Well in theory we are but we won’t get any actual money until the probate’s granted so please don’t buy anything without checking okay?
Anyway, what did you dream?
Is Marianne still asleep?
Yep
Then shut the door and get back into bed and I’ll tell you all about it
Desire nibbles at my belly. Do I dare? The monitor remains black and still, but what if she’s turned it off again?
Damn it, the monitor’s lit up like a Christmas tree. I think our girl’s awake. Sorry.
FFS :(
I’ll take a rain check. You can tell me all about it later, okay?
If you’re making me wait then I’ll want photographs later
It’s a deal
Glad to hear it
So what are you up to today?
Probate stuff. Picking estate agents to do the valuation. Find someone to look at the furniture. And I need to talk to a jeweller. Get all the rings valued.
God I remember those rings. I don’t know how she moved her hands with those things on, they were like knuckle-dusters.

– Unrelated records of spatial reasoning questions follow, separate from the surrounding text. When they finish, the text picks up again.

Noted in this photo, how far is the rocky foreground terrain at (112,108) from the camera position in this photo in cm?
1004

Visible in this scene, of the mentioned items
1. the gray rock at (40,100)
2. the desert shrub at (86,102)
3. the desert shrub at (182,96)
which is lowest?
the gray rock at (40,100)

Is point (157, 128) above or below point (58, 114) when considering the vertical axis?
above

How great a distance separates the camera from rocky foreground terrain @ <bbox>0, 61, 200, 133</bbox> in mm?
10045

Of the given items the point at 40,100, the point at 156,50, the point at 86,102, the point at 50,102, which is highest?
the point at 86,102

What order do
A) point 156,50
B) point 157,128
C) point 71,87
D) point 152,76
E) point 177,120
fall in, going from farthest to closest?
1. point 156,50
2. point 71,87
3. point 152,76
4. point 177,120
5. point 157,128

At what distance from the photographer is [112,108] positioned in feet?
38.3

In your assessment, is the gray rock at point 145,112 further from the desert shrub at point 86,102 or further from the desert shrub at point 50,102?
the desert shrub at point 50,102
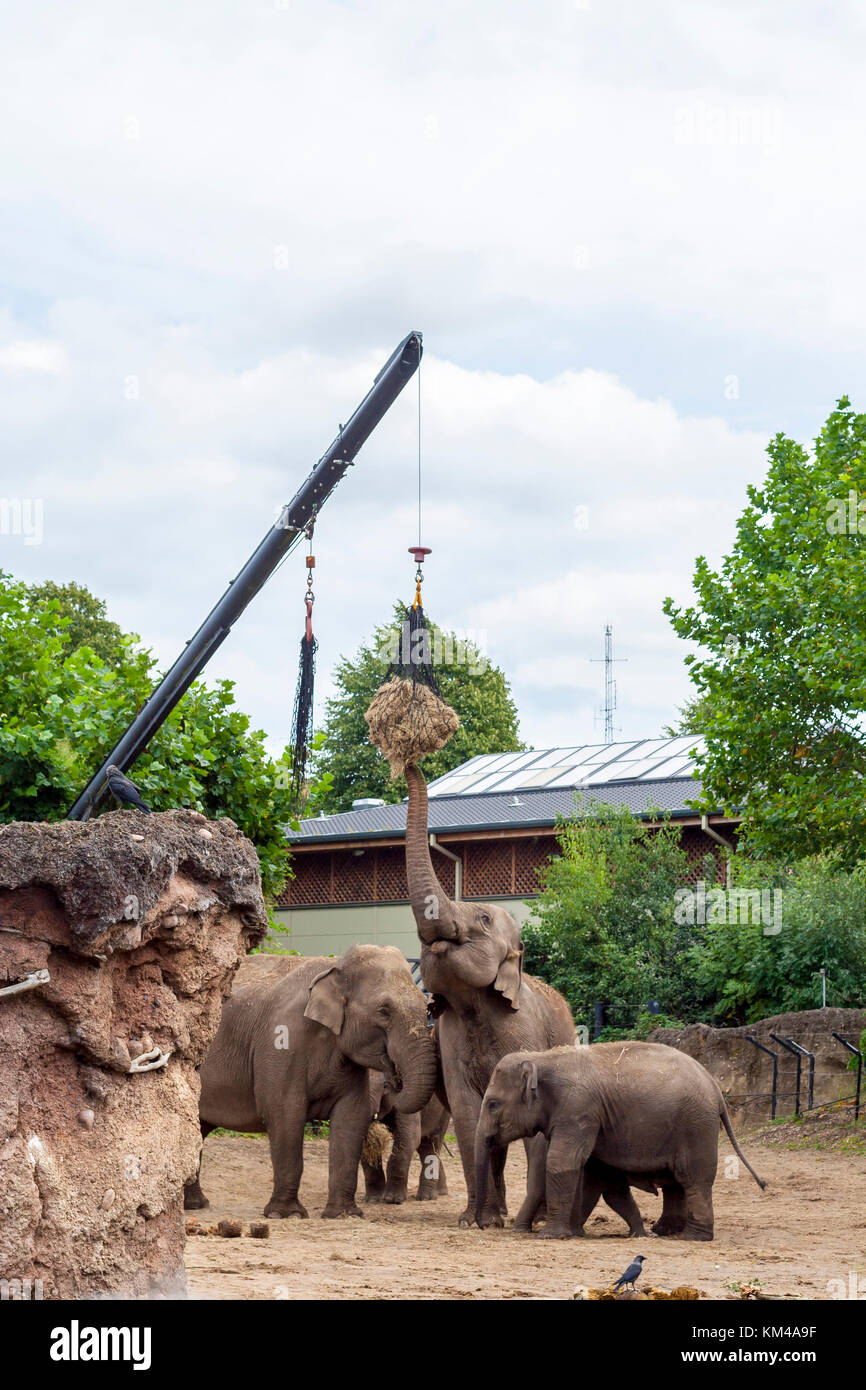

Bet they’re worth a fortune though.
You are going to sell them, right? Oh come on, you can’t be thinking of keeping them! We could get a great holiday out of it. Sell the lot and we’ll take Marianne to Burning Man.
Maybe. But we can’t sell anything until all the paperwork’s gone through anyway, so don’t book anything, okay?
Good thing I’ve got you to keep me honest, I’d have blown the lot on frivolities already
I know. That’s why you’re the musician and I’m the accountant. Right, got to get on with stuff. Talk to you later. xxxx
“Come here, sweetie.” I hold my arms out to Marianne as she comes into the sitting room, sweet and unfocused with newly shed sleep. Two nights without nightmares or sleepwalking, which given we’re in a strange place is nothing short of miraculous. “Did you sleep all right?”
“Mum.” Marianne comes into my arms obediently. “Can I ask you something?”
“Why do you always ask if it’s okay to ask? Come on, let’s have it.”
“Which war was Lily’s husband killed in?”
“The Second World War.”
“But didn’t that end in nineteen forty-five?”
“You know it did. I thought you spent all last term learning about it.”
“And your dad was fifty-six when he died? Is it all right to ask? I don’t want to upset you.”
“Of course it’s all right. And yes, he was fifty-six.”
Marianne’s holding a notebook. She begins to write out a little sum on the edge of my page.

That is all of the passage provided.